---------- RECORDS PROVIDED

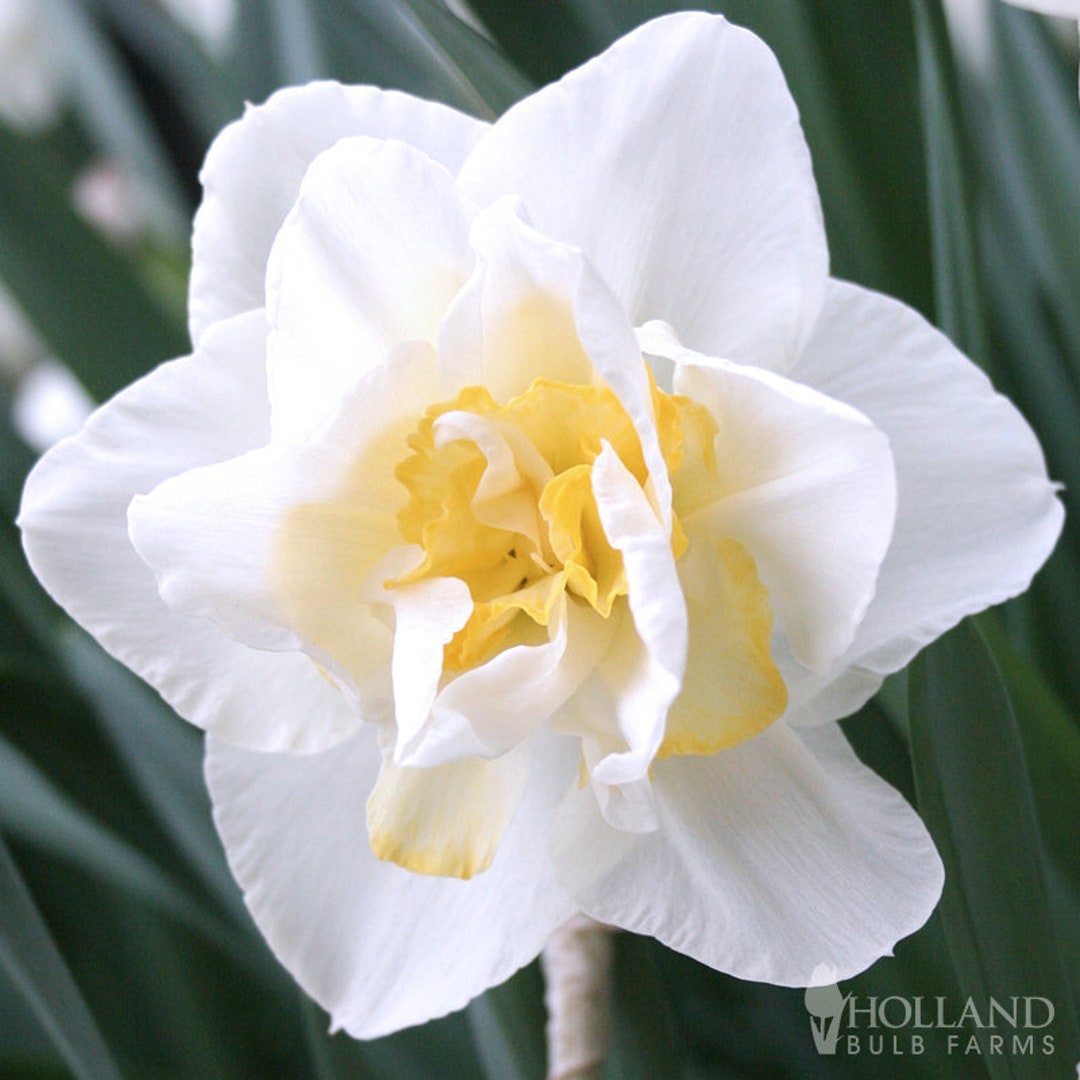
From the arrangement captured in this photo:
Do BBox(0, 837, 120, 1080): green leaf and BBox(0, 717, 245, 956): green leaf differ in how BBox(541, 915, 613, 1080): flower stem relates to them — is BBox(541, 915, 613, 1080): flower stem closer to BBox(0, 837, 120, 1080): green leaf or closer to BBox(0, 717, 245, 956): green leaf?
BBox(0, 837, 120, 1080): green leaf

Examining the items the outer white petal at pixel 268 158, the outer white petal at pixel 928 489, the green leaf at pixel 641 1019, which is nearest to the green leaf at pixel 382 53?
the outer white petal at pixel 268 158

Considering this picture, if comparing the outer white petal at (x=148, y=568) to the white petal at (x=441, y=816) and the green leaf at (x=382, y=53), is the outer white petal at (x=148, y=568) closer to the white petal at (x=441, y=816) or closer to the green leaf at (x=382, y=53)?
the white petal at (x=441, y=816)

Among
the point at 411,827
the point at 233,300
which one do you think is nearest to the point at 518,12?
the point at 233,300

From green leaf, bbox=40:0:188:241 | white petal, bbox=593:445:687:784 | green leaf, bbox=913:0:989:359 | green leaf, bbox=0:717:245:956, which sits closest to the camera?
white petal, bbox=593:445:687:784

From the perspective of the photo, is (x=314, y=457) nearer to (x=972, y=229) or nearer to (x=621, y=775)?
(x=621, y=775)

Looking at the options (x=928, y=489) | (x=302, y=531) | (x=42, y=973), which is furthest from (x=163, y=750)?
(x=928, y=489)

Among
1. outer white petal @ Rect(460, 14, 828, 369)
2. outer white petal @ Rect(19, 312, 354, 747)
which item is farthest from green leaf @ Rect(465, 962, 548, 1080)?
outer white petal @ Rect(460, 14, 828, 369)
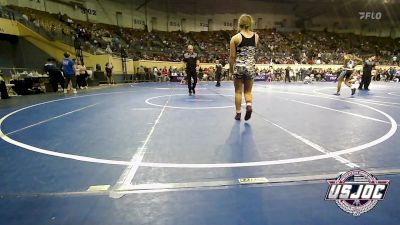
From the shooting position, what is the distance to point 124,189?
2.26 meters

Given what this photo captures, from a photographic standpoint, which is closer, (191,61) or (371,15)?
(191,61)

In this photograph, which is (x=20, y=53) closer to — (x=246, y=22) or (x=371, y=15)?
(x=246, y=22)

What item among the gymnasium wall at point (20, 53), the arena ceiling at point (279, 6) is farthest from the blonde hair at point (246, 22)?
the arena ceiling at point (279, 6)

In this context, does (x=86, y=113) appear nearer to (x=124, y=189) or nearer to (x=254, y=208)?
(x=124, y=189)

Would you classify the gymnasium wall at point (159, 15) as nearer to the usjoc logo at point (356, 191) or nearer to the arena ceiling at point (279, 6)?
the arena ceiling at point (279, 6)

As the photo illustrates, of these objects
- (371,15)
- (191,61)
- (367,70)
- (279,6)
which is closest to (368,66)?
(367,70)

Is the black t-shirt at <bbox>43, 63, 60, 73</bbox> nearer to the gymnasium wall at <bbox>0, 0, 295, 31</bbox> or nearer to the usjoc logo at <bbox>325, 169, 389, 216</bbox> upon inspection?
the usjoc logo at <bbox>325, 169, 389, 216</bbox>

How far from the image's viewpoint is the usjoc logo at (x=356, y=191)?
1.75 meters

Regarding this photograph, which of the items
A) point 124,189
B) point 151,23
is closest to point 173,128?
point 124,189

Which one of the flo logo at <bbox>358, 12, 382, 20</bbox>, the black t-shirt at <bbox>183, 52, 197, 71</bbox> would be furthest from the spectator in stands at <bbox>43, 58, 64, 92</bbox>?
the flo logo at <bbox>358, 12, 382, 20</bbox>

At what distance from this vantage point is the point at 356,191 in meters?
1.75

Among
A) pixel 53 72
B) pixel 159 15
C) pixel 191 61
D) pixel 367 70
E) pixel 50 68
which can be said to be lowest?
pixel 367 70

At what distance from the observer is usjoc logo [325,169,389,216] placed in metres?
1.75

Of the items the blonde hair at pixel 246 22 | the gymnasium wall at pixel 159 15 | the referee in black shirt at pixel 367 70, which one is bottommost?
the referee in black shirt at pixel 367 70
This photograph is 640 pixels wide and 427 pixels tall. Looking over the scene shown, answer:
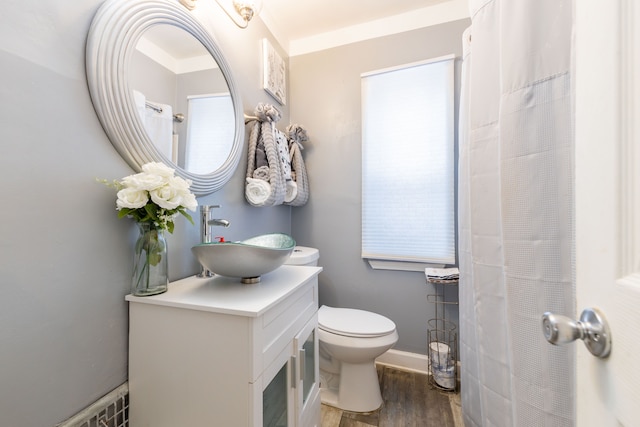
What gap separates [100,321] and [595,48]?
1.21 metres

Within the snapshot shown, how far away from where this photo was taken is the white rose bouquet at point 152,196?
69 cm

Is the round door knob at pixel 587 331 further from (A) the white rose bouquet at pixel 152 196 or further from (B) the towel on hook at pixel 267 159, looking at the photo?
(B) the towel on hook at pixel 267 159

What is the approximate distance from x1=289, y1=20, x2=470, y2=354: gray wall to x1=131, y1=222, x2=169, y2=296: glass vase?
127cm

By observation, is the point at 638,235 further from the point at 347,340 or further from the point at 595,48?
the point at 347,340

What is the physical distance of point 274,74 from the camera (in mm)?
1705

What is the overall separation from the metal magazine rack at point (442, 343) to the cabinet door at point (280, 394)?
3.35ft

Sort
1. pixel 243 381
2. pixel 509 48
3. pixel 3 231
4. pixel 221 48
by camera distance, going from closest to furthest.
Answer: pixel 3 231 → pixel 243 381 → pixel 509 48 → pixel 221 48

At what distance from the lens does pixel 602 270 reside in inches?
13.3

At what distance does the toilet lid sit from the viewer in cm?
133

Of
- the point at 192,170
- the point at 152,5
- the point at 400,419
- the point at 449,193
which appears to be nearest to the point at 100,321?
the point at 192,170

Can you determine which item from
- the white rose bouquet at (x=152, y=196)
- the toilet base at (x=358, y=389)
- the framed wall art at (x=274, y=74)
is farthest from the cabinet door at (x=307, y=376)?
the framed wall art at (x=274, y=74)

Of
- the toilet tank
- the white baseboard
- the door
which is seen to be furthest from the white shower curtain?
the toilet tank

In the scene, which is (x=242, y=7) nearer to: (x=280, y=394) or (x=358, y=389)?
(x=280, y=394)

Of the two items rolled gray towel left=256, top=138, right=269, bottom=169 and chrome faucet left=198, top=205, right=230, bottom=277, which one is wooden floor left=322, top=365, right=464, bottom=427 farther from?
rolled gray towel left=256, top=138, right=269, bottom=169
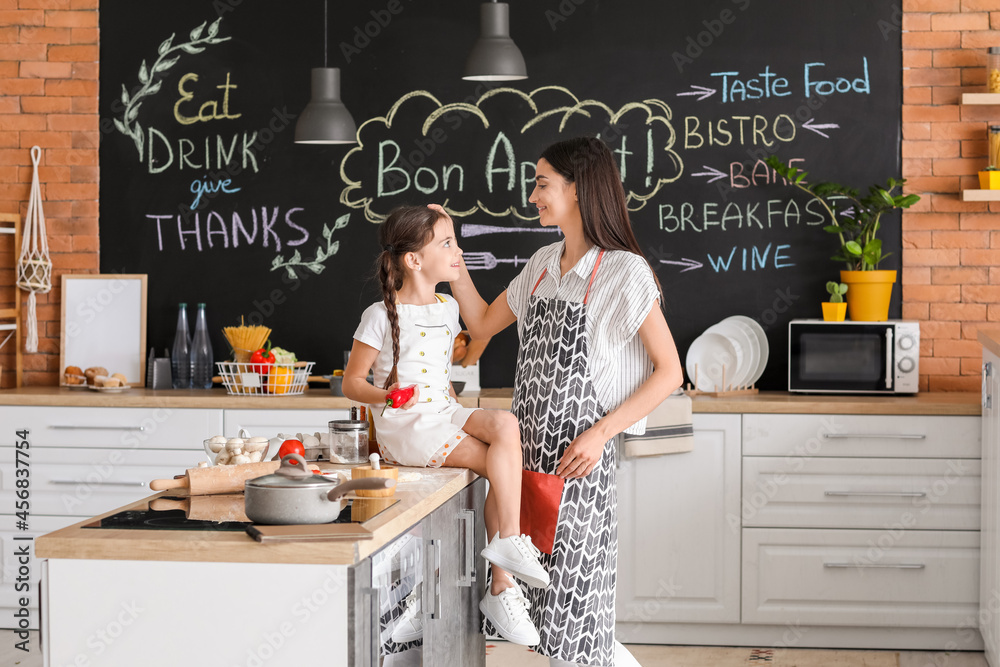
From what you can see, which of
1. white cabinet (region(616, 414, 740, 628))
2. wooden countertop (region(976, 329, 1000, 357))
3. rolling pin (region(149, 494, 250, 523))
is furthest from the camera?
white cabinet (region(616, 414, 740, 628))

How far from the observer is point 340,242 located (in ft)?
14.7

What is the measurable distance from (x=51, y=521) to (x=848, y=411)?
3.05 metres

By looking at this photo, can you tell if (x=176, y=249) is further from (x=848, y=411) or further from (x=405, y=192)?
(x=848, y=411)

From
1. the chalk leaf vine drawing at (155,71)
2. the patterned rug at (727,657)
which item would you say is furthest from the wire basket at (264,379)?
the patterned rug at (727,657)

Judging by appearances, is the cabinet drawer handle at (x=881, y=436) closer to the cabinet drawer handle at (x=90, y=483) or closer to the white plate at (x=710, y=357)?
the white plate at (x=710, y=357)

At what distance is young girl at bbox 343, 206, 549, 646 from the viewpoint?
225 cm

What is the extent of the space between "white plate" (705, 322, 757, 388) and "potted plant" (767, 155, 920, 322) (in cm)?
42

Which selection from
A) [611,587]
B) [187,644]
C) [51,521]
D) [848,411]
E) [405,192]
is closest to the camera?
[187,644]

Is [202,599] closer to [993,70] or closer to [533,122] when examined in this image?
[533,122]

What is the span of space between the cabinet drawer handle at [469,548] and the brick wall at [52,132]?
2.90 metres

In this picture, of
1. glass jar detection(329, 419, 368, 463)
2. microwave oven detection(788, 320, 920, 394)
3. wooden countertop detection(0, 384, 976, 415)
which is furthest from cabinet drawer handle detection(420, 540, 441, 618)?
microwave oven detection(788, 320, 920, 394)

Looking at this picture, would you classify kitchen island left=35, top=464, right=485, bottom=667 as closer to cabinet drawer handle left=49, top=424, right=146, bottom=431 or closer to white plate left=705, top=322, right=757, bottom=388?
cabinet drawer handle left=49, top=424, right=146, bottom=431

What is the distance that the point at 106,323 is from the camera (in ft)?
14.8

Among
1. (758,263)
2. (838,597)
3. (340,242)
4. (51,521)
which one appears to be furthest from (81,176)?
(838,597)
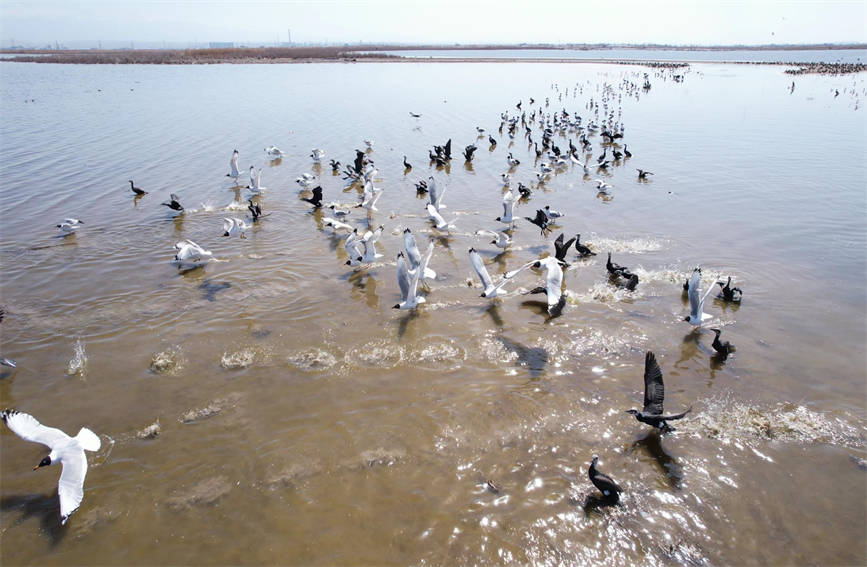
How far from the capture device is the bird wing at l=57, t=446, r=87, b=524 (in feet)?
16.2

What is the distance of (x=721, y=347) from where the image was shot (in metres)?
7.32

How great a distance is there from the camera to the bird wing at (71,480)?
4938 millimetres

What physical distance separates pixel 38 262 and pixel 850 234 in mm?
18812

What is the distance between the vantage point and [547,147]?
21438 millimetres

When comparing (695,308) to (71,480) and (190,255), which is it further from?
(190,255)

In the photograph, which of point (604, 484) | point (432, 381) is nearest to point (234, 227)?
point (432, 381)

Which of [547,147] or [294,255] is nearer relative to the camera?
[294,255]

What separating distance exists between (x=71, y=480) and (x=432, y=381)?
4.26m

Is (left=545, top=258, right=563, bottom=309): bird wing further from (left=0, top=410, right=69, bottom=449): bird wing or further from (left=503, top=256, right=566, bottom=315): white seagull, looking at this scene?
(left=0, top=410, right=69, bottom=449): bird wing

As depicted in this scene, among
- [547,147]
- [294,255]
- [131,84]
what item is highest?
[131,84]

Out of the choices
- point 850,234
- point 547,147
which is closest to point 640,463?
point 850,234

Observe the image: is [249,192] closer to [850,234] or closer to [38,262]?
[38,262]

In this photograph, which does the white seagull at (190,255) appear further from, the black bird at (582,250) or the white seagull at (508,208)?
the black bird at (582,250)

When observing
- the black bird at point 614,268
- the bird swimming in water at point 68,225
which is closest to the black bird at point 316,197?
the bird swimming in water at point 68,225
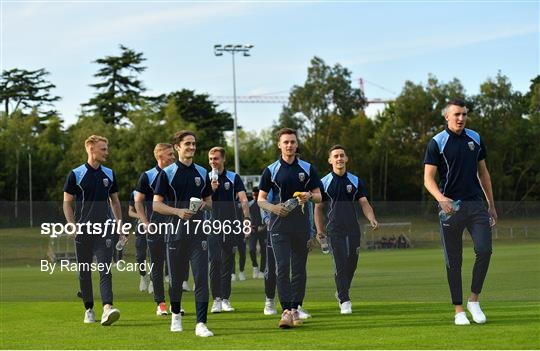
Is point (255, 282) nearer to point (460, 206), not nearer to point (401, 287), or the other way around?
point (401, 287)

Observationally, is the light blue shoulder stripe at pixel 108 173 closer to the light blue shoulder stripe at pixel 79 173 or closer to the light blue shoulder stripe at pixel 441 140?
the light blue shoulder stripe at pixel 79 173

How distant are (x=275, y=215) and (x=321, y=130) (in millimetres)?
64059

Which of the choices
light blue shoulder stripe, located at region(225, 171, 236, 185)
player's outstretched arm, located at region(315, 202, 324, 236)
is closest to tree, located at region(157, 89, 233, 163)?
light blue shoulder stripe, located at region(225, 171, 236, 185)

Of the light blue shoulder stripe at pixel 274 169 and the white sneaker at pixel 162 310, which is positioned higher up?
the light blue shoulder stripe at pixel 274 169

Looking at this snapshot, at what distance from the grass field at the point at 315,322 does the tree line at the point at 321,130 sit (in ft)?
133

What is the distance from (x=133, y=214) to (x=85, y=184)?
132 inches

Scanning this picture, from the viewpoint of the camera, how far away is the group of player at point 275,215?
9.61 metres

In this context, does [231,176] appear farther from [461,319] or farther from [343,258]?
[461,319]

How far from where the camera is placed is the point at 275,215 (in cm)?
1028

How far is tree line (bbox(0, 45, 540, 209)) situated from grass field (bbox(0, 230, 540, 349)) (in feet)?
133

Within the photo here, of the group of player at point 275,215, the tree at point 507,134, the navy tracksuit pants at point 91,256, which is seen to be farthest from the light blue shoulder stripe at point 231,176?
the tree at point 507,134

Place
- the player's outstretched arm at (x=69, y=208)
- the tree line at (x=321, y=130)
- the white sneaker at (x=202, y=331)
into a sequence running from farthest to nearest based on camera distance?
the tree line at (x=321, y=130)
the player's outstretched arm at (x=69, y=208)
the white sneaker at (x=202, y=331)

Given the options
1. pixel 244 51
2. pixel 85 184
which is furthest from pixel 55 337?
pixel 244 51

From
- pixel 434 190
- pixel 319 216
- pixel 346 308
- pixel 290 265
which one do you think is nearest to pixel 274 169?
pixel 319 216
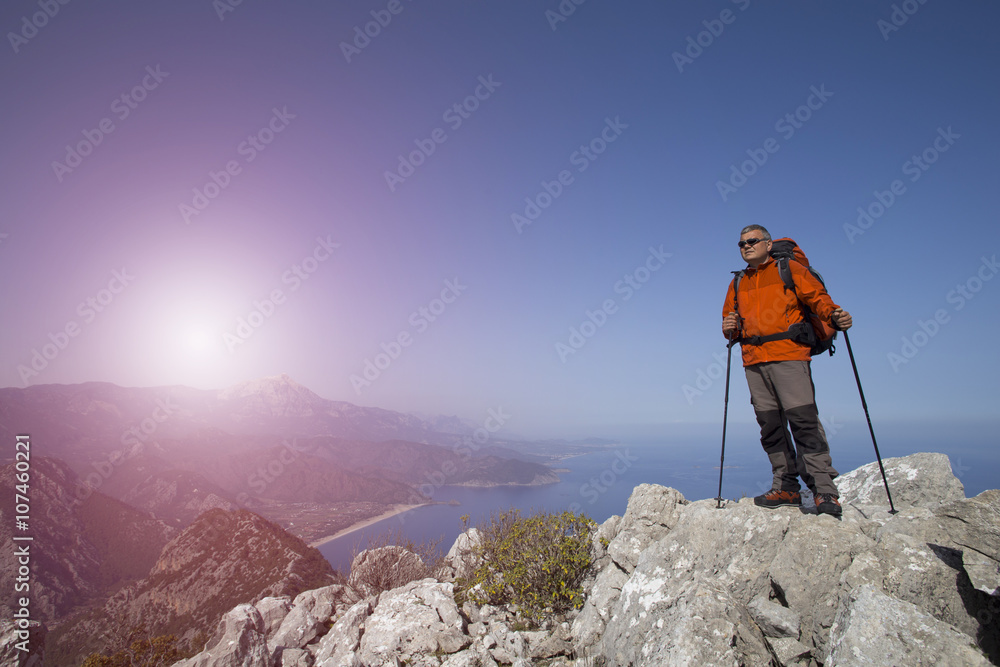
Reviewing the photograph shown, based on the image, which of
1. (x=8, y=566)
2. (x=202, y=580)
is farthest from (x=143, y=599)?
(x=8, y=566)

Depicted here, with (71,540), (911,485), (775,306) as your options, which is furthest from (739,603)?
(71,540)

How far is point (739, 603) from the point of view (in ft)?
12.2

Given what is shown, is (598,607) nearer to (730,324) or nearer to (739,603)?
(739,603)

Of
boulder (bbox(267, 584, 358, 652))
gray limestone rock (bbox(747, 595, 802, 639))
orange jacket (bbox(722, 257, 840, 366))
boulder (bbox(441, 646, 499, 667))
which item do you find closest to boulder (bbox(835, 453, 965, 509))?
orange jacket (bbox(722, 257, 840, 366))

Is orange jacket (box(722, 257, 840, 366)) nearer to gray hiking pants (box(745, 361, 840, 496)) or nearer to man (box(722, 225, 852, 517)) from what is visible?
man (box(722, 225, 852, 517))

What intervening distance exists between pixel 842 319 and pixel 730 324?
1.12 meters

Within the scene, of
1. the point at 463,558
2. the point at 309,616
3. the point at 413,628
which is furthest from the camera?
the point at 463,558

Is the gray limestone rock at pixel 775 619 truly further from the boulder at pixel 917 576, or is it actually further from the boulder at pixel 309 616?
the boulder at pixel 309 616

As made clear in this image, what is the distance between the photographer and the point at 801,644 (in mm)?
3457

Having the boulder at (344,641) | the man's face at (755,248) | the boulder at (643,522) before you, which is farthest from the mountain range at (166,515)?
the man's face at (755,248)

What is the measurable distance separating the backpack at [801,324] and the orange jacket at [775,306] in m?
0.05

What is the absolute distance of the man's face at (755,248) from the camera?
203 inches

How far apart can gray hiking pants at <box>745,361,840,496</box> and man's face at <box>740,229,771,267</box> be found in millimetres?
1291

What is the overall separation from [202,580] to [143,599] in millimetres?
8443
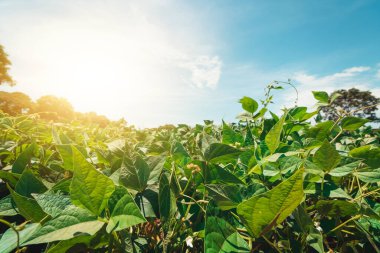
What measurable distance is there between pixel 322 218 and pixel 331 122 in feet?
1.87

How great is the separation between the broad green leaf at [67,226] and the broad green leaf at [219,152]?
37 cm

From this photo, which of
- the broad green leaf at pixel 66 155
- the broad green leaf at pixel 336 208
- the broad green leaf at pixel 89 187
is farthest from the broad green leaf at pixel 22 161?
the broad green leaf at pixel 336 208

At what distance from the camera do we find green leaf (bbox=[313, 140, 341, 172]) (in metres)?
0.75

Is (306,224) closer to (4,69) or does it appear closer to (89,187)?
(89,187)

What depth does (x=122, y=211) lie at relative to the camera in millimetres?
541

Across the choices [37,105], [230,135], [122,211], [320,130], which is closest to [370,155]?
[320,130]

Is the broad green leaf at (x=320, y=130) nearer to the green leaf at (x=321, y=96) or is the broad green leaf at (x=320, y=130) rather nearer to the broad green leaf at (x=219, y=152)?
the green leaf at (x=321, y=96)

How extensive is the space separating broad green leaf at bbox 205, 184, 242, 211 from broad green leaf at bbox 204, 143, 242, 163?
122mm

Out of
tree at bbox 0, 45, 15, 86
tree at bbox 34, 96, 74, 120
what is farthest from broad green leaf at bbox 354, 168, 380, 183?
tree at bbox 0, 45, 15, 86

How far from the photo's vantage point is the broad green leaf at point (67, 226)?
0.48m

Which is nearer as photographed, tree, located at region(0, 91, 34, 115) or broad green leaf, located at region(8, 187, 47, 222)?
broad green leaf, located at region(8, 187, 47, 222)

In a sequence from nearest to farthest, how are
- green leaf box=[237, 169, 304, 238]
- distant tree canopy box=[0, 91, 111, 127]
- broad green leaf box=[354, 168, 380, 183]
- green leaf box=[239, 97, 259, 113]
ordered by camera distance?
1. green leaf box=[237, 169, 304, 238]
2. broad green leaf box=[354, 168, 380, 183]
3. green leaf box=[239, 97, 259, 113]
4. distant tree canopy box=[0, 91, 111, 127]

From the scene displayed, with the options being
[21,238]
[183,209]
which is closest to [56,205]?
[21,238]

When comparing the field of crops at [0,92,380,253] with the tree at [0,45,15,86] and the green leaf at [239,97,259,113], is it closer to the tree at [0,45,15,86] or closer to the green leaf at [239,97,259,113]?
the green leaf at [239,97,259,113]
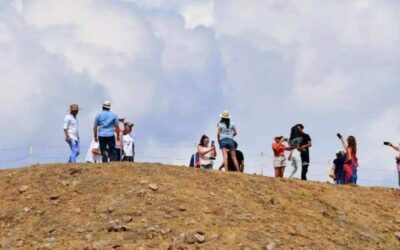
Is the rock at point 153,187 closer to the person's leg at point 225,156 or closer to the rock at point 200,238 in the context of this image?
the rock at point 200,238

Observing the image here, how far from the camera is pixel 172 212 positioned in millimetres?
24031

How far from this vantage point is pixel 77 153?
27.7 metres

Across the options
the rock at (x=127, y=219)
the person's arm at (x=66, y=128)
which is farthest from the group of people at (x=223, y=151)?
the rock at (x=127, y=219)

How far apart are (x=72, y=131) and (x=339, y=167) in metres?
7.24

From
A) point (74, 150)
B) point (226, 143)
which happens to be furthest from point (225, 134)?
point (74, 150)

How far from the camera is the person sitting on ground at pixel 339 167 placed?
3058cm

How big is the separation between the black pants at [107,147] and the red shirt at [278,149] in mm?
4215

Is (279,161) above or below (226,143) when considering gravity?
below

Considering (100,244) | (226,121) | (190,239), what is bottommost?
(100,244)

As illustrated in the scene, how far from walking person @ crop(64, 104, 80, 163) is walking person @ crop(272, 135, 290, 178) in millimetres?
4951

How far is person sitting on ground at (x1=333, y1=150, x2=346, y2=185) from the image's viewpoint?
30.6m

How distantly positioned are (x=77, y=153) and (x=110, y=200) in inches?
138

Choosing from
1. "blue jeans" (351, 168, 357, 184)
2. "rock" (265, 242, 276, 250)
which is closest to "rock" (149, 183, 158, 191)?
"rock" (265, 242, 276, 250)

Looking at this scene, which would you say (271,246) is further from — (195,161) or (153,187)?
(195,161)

--------------------

STATED PROBLEM:
From the line containing "Is the rock" to the last line of the material, please quote every line exactly and only those.

TASK ANSWER:
Is the rock at point 153,187 closer to the person's leg at point 225,156 or closer to the rock at point 200,238 in the context of this image?
the rock at point 200,238

Observing the image here, how far from the camera is pixel 172 212 positioned in millimetres?
24031

How far from this vantage point is pixel 77 153?
27.7 metres

Across the options
the rock at (x=127, y=219)
the person's arm at (x=66, y=128)
which is farthest from the group of people at (x=223, y=151)?
the rock at (x=127, y=219)

How far apart are (x=72, y=131) and (x=339, y=167) in metres?
7.24

From
A) point (74, 150)
B) point (226, 143)
which happens to be furthest from point (225, 134)?
point (74, 150)

How far from the camera is the person sitting on ground at pixel 339 167 placed?
3058cm

How big is the separation between the black pants at [107,147] and the red shirt at [278,149] in mm?
4215

Is (279,161) above or below (226,143) when considering gravity?
below

Considering (100,244) | (226,121) | (190,239), what is bottommost?
(100,244)

As illustrated in the scene, how far from walking person @ crop(64, 104, 80, 163) is walking person @ crop(272, 135, 290, 178) in millimetres?
4951

How far is person sitting on ground at (x1=333, y1=150, x2=346, y2=185) from the image's viewpoint?
30.6m

How distantly positioned are (x=77, y=153) and (x=110, y=200) in inches?
138

Choosing from
1. "blue jeans" (351, 168, 357, 184)
2. "rock" (265, 242, 276, 250)
which is closest to "rock" (149, 183, 158, 191)?
"rock" (265, 242, 276, 250)

Looking at this scene, which would you say (271,246) is further from — (195,161) or (153,187)?
(195,161)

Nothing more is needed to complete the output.